Gala lo miró desde su copa de vino. No era un coche lo que había querido, y lo sabían los dos.
Mariana se acomodó en su silla.
—Yo… pensé en aceptar un puesto fuera del país. Pero Adrián me convenció de que no era el momento.
Hubo un silencio breve, denso. Gala sintió cómo se le erizaba la piel. No era el momento. Esa frase la perseguía a ella también, pero en un contexto muy distinto.
Sara, disfrutando del filo de la incomodidad, cerró la ronda con una carcajada.
—Yo he estado tentada a decirle a más de uno lo que realmente pienso de su matrimonio. Pero me he contenido.
Las carcajadas estallaron, pero el eco de las palabras quedó suspendido como humo.
Con el postre llegaron los comentarios más ligeros. Hablaron de series, de restaurantes nuevos, de dietas imposibles. Todo parecía relajarse, y sin embargo, bajo la superficie, los cuerpos seguían tensos.
Adrián contó una anécdota graciosa sobre un cliente imposible. Gala rió más de lo debido, inclinándose hacia adelante. Ernesto levantó la vista apenas un segundo, y luego volvió a su celular. Mariana posó una mano en el brazo de Adrián, pero él no se movió, como si no hubiera registrado el gesto.
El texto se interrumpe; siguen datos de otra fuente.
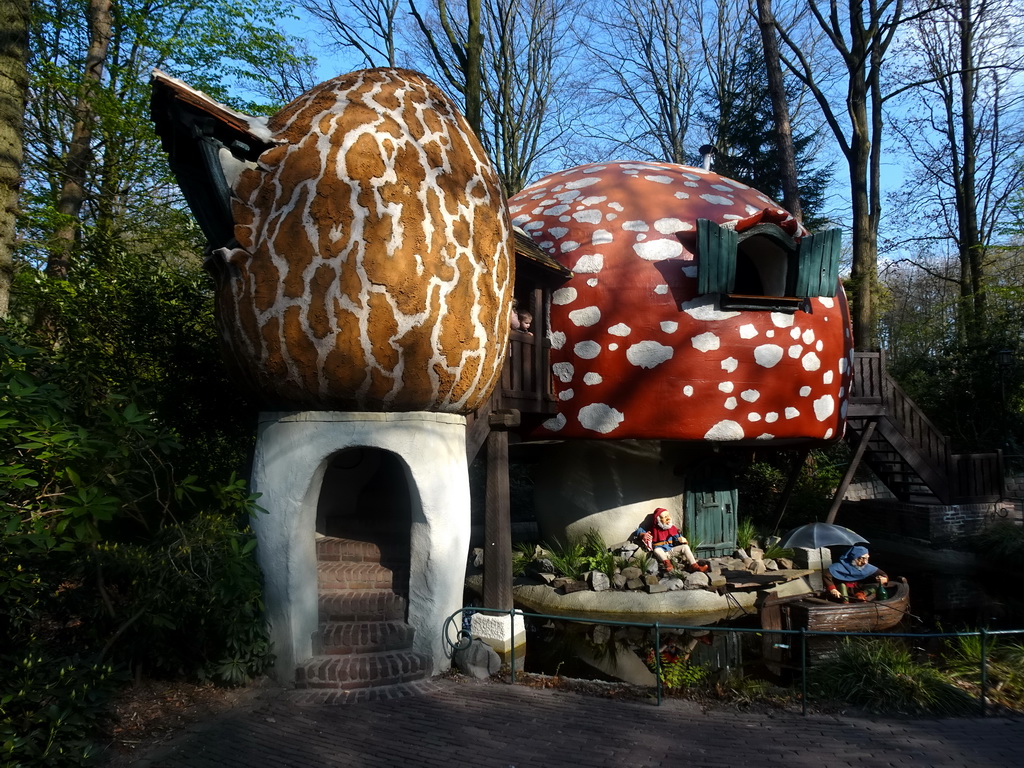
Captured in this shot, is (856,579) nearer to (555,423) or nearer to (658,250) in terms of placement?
(555,423)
Gala sintió el roce de la rodilla de Adrián contra la suya bajo la mesa. No lo retiró. Nadie más lo notó. Pero en ese instante, supo que la tensión era insoportable.
La noche terminó con la cordialidad de siempre. Abrazos, agradecimientos, promesas de volver a reunirse pronto. Ernesto se ofreció a manejar. Mariana buscaba las llaves en su bolso. Sara bromeaba con Ileana en la puerta.
Y en medio de todo, Gala y Adrián cruzaron una última mirada. Una mirada que duró demasiado, que dijo demasiado, que quemó demasiado.
Nadie lo mencionó. Nadie lo señaló. Pero todos, de algún modo, lo sintieron en el aire.
El aire estaba cargado. Y nadie podía nombrarlo.